Task item » Below are some records. Print exactly the lines between the one holding "common name: blue wildebeest" and the one holding "A: Sequence-level.", inclusive, and nothing else.

Given entries »
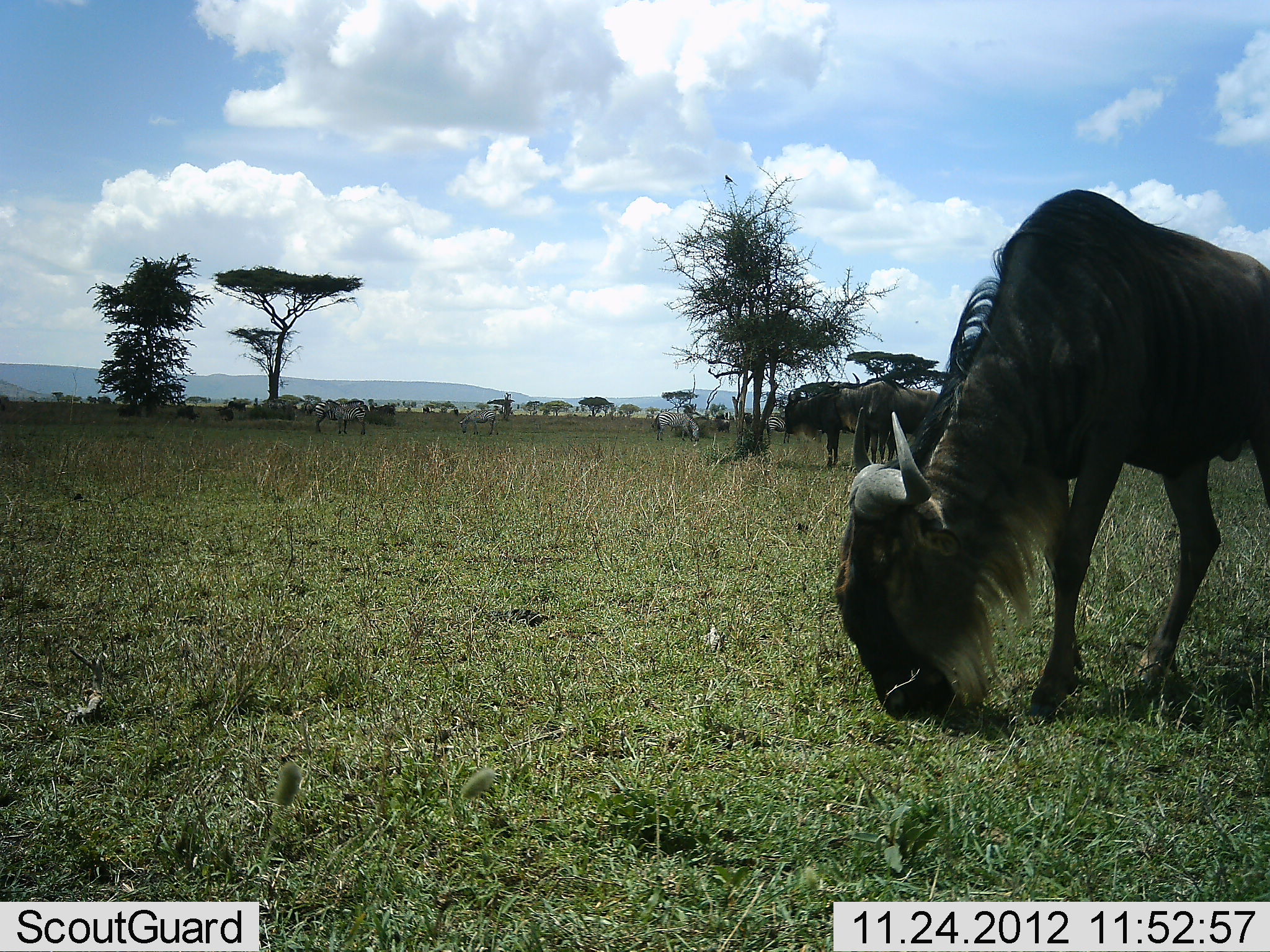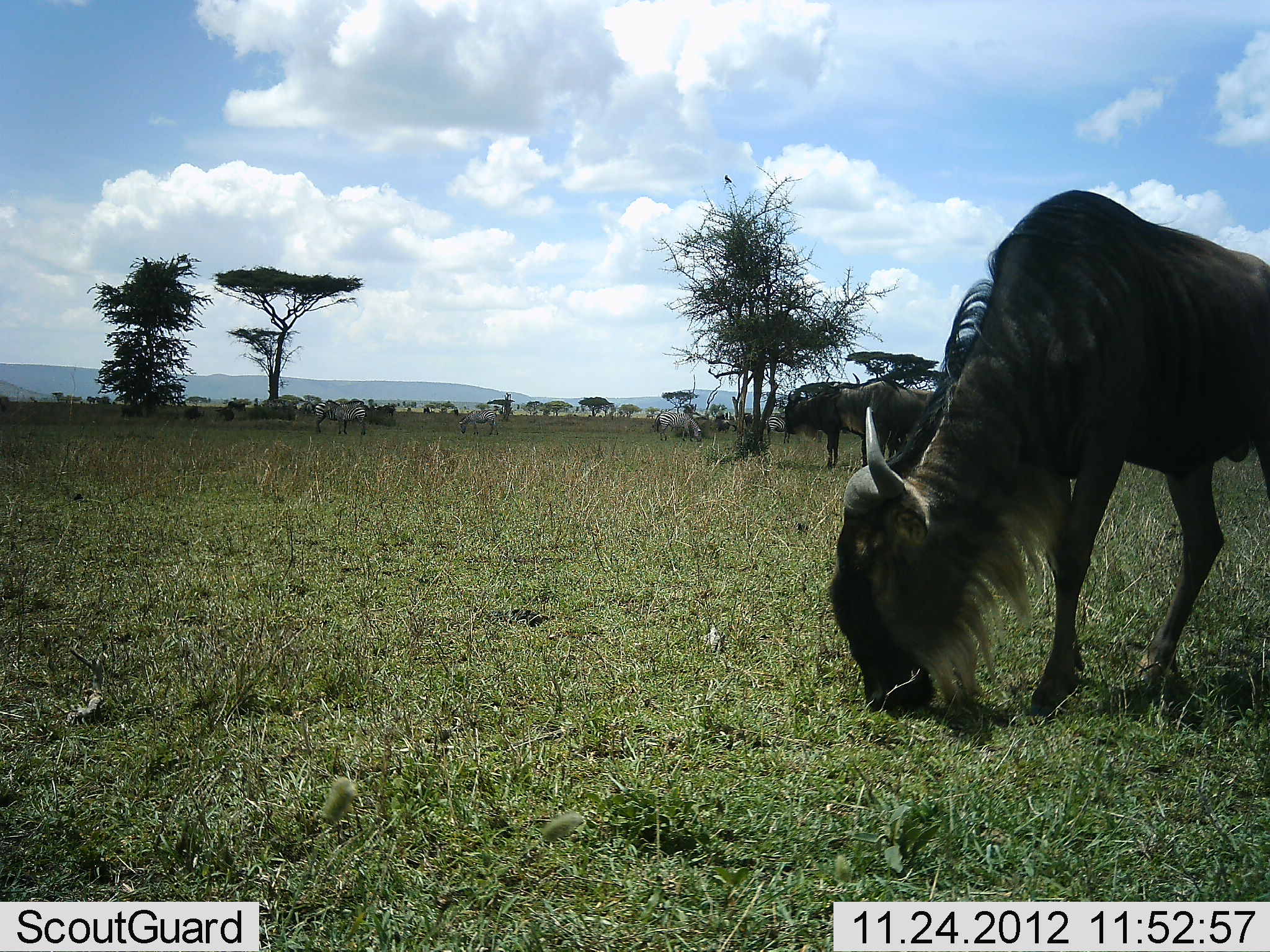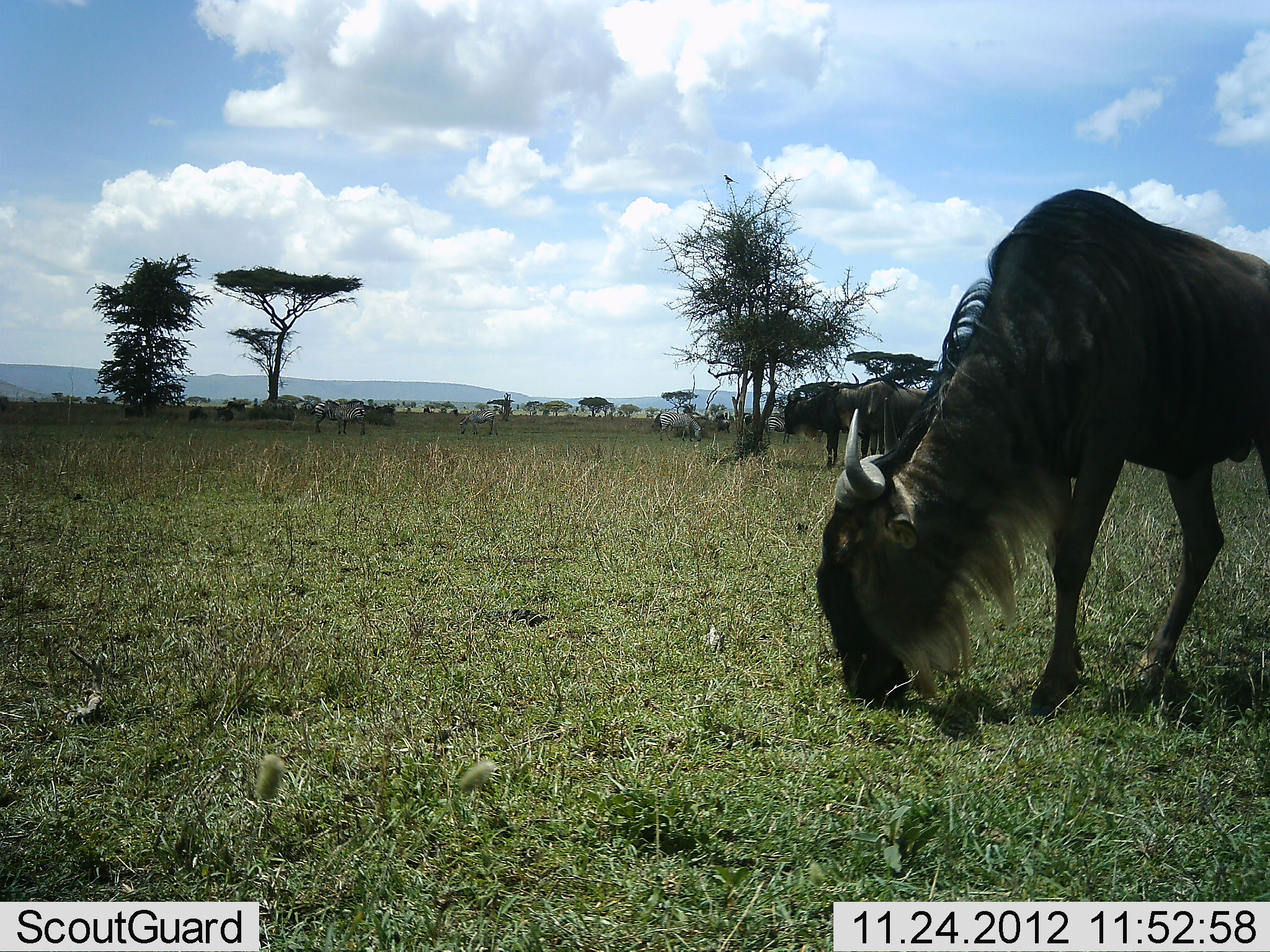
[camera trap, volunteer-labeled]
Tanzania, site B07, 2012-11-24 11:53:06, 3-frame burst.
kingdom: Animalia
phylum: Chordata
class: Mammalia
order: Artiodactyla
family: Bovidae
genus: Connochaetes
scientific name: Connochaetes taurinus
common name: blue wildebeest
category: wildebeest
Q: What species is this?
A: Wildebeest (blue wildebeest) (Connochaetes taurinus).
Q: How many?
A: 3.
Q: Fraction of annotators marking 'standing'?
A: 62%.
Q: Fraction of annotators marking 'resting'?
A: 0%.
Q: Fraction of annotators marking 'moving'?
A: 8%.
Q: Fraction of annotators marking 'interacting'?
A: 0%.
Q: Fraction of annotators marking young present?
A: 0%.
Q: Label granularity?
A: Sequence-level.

...

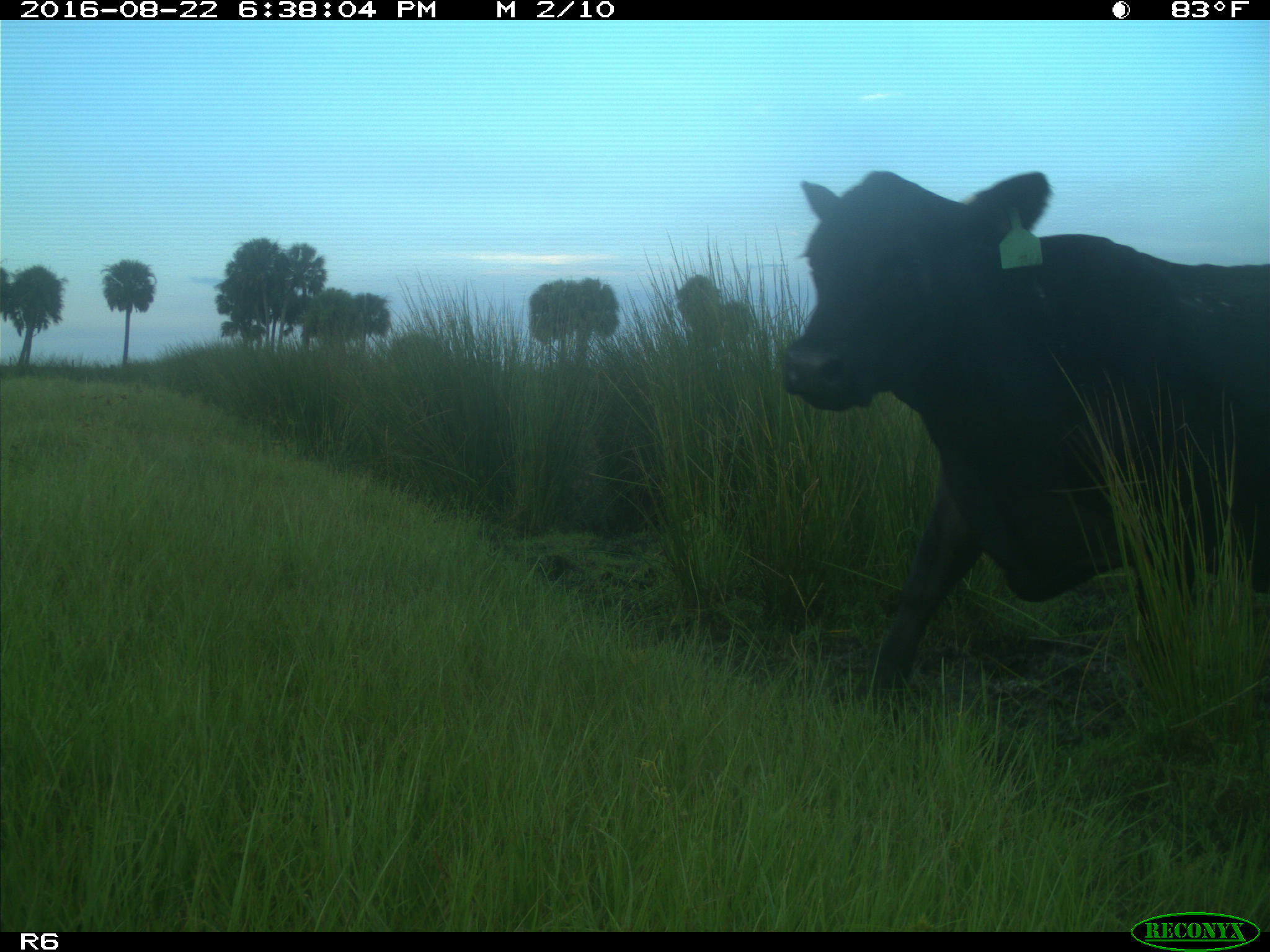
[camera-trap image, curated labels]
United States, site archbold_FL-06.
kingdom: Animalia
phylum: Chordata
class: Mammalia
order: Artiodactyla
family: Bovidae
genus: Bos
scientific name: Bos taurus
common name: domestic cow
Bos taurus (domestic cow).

* * *

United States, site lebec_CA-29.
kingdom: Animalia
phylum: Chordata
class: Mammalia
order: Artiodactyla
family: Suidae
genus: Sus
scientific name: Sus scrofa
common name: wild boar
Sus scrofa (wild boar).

Solution below »
common name: blue wildebeest
category: wildebeest
Q: What species is this?
A: Wildebeest (blue wildebeest) (Connochaetes taurinus).
Q: How many?
A: 3.
Q: Fraction of annotators marking 'standing'?
A: 62%.
Q: Fraction of annotators marking 'resting'?
A: 0%.
Q: Fraction of annotators marking 'moving'?
A: 8%.
Q: Fraction of annotators marking 'interacting'?
A: 0%.
Q: Fraction of annotators marking young present?
A: 0%.
Q: Label granularity?
A: Sequence-level.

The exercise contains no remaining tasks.